Top management must be committed
Top management has to believe in the acquisition. That may sound banal, but it isn’t. It is vital for these people to be present at the table and to really want the takeover or merger to go ahead. Otherwise, it isn’t possible for integration to be a success. A lack of conviction will result in delays and uncertainty over a very long period of time. Sany set a positive example when it acquired Putzmeister. Sany’s executives were resolute when they said: We’re going to do this now! Actions followed words in a short space of time.
Seek professional advice
Is Nestlé allowed to take over confectionery manufacturer Hsu Fu Chi, or would that result in the company having a leading market position in China? When it comes to antitrust issues like these, the Chinese Ministry of Commerce calls the shots. However, the decisions made by the Ministry aren’t always as easy to understand as those made by equivalent European institutions. Approval procedures in China are very complex, which is why professional advice is indispensable. It’s not just specialist knowledge that makes a difference here, but also your network.
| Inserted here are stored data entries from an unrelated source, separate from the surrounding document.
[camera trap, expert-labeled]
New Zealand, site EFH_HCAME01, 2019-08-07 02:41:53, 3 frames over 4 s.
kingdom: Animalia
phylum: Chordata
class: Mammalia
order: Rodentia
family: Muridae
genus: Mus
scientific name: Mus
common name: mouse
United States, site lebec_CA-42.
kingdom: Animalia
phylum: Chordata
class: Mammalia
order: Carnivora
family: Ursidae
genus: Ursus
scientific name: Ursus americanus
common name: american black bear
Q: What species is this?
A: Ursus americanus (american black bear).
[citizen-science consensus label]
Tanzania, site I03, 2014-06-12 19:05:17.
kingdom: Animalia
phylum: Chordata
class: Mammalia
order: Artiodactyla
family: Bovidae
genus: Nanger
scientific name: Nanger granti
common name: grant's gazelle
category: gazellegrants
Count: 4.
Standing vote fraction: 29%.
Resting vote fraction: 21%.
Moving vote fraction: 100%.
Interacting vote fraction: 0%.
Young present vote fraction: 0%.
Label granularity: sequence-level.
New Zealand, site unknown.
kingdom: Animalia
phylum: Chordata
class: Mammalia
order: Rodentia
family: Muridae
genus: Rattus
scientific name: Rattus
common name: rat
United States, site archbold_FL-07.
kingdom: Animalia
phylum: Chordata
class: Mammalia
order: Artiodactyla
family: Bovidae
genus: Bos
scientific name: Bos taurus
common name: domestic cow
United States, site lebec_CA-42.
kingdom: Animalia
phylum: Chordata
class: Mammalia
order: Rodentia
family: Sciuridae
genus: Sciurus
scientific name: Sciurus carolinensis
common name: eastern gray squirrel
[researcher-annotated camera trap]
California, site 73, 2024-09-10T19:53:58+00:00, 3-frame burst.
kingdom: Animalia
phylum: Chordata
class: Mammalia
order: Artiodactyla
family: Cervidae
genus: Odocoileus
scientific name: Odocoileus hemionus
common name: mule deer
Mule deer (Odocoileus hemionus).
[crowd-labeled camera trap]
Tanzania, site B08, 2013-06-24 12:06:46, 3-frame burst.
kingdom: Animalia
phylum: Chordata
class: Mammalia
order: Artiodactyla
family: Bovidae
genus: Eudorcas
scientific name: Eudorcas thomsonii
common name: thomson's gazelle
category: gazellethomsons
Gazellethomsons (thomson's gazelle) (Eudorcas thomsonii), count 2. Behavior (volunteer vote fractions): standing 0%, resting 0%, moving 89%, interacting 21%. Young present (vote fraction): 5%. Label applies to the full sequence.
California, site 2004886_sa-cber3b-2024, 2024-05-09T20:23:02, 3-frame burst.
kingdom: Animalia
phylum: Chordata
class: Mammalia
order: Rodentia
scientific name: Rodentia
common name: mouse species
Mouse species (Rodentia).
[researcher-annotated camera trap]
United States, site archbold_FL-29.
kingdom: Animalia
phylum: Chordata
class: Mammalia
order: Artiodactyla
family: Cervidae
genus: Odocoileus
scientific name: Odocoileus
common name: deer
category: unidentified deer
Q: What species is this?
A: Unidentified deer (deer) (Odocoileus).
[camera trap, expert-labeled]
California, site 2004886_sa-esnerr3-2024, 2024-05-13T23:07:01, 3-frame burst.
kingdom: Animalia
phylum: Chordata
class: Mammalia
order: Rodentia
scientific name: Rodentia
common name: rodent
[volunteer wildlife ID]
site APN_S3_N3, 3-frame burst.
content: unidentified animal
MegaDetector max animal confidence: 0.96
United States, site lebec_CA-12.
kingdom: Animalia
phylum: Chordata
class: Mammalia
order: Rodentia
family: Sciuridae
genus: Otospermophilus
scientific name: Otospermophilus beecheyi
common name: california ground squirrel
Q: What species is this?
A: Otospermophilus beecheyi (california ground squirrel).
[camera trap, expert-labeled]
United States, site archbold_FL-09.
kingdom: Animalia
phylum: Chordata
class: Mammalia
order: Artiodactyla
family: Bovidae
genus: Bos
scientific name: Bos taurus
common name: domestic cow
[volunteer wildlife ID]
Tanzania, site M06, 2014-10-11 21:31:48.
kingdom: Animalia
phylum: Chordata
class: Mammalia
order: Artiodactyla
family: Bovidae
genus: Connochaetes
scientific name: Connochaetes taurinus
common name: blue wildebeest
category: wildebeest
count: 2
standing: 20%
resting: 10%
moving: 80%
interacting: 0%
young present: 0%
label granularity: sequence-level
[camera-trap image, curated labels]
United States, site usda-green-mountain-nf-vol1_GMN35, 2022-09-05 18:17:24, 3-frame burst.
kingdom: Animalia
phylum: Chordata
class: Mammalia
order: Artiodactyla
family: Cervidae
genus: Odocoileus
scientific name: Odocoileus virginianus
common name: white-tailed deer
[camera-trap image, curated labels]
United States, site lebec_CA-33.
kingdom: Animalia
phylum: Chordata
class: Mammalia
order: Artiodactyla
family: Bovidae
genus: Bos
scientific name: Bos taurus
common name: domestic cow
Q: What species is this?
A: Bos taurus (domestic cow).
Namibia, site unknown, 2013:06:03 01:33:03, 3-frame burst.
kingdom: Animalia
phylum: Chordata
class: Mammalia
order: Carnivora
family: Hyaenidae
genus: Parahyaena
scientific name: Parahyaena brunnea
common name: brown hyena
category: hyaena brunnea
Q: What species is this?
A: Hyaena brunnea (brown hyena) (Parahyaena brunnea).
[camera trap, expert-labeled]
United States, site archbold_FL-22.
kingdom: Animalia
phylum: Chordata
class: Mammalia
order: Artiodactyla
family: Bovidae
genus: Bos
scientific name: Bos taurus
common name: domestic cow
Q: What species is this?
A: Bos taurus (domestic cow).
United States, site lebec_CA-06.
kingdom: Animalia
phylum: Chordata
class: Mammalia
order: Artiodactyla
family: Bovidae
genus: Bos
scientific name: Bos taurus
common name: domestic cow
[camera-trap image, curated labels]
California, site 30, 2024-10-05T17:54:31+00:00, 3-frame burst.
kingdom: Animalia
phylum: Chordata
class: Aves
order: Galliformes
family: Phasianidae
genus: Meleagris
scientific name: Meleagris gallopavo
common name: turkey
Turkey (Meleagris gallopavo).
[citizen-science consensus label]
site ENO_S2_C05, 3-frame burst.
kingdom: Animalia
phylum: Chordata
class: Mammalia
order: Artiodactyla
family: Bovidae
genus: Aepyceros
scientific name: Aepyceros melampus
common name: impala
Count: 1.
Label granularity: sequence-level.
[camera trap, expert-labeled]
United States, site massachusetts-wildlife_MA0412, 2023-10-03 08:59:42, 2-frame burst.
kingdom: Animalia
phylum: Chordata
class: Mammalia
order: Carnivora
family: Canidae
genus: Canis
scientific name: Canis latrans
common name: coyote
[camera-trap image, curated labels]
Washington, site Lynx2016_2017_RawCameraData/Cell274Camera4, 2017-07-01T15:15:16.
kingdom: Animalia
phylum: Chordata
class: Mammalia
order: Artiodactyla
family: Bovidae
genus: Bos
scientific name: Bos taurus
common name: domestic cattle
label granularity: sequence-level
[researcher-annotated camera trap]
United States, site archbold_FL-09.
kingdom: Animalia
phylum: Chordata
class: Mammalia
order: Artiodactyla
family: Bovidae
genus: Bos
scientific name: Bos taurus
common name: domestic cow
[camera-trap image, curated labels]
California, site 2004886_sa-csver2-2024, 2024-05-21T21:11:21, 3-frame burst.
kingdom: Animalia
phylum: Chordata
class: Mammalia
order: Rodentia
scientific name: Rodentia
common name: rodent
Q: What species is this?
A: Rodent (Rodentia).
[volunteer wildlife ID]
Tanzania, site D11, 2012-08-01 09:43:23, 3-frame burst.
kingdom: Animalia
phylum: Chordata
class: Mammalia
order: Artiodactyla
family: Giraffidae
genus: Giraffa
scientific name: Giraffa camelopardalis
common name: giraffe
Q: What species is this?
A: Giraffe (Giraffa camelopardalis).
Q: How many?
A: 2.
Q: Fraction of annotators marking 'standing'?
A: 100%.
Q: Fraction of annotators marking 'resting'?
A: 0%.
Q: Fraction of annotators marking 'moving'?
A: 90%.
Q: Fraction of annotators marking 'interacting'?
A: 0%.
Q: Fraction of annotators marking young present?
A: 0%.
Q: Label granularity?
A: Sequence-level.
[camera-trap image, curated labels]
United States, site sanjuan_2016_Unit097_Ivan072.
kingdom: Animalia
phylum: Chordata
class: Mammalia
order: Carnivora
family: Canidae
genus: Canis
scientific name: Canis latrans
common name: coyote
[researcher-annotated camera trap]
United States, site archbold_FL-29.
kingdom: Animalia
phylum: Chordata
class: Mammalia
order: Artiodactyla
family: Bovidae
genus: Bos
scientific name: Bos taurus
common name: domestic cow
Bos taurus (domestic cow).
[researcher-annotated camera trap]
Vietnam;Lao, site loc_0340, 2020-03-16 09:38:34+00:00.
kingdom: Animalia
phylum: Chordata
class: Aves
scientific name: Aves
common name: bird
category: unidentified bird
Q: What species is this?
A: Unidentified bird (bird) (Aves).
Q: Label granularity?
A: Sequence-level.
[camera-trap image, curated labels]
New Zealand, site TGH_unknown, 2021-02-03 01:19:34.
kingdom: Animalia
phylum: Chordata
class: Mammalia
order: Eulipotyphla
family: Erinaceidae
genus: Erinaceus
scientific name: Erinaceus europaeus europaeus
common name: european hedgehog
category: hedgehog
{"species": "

Be prepared for new markets
Many European companies have been operating in China for decades, and are therefore well acquainted with the local culture and market. Most Chinese companies, on the other hand, have far less experience in Europe in this regard. A further issue is that Europe is far more culturally diverse than China. It is only in recent years that Chinese businesspeople have developed their ability to engage with local markets. Companies ignore this advice at their peril, as the example of a Chinese manufacturer of construction machinery demonstrates: Several years ago, the company had tried to break into the German and Spanish markets. It quickly sent Chinese executives to Europe, but they didn’t know enough about the markets. What’s more, they didn’t give enough priority to European quality standards. Their efforts ended in failure – they hardly sold any machinery.
Tell new employees about their future prospects
When acquiring a company, its management should, as far as possible, be left in place. After all, these employees offer valuable experience and a great deal of know-how. You should therefore quickly make the management and other employees aware of their additional benefits, motivate them, and tell them about their prospects for the future. For this reason, it is important for the companies to try and complete the integration process as quickly as possible. Chinese companies in particular are advised to draw up and follow clear and consistent guidelines.
Respond to people’s fears
Trade unions, the media, and public opinion play a major role in Europe. Company acquisitions or mergers can sometimes be the subject of heated debate – discussions that can even affect the outcome. For many Chinese, this is inconceivable, but it’s something they must learn to deal with if they want to be successful in Europe. Many people were skeptical for example when the Wolong Holding Group was planning to buy the Austrian engine manufacturer ATB in 2011. China was a long way away, and people didn’t really know what the acquisition would bring. But Wolong responded with a clear message: The site would remain, the company would continue operating, and there would even be plans for growth. An exemplary approach.